Published: 28 June 2013

Abstract

Background

We are focusing specifically on fast data analysis and retrieval in bioinformatics that will have a direct impact on the quality of human health and the environment. The exponential growth of data generated in biology research, from small atoms to big ecosystems, necessitates an increasingly large computational component to perform analyses.
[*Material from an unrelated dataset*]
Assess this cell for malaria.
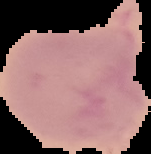

Uninfected.

image type = cell region segmented out of the field of view; surrounding area masked to black
preparation = thin blood smear
image size = 151×154 pixels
Novel DNA sequencing technologies and complementary high-throughput approaches--such as proteomics, genomics, metabolomics, and meta-genomics--drive data-intensive bioinformatics. While individual research centers or universities could once provide for these applications, this is no longer the case. Today, only specialized national centers can deliver the level of computing resources required to meet the challenges posed by rapid data growth and the resulting computational demand. Consequently, we are developing massively parallel applications to analyze the growing flood of biological data and contribute to the rapid discovery of novel knowledge.

Methods

The efforts of previous National Science Foundation (NSF) projects provided for the generation of parallel modules for widely used bioinformatics applications on the Kraken supercomputer. We have profiled and optimized the code of some of the scientific community's most widely used desktop and small-cluster-based applications, including BLAST from the National Center for Biotechnology Information (NCBI), HMMER, and MUSCLE; scaled them to tens of thousands of cores on high-performance computing (HPC) architectures; made them robust and portable to next-generation architectures; and incorporated these parallel applications in science gateways with a web-based portal.

Results

This paper will discuss the various developmental stages, challenges, and solutions involved in taking bioinformatics applications from the desktop to petascale with a front-end portal for very-large-scale data analysis in the life sciences.

Conclusions

This research will help to bridge the gap between the rate of data generation and the speed at which scientists can study this data. The ability to rapidly analyze data at such a large scale is having a significant, direct impact on science achieved by collaborators who are currently using these tools on supercomputers.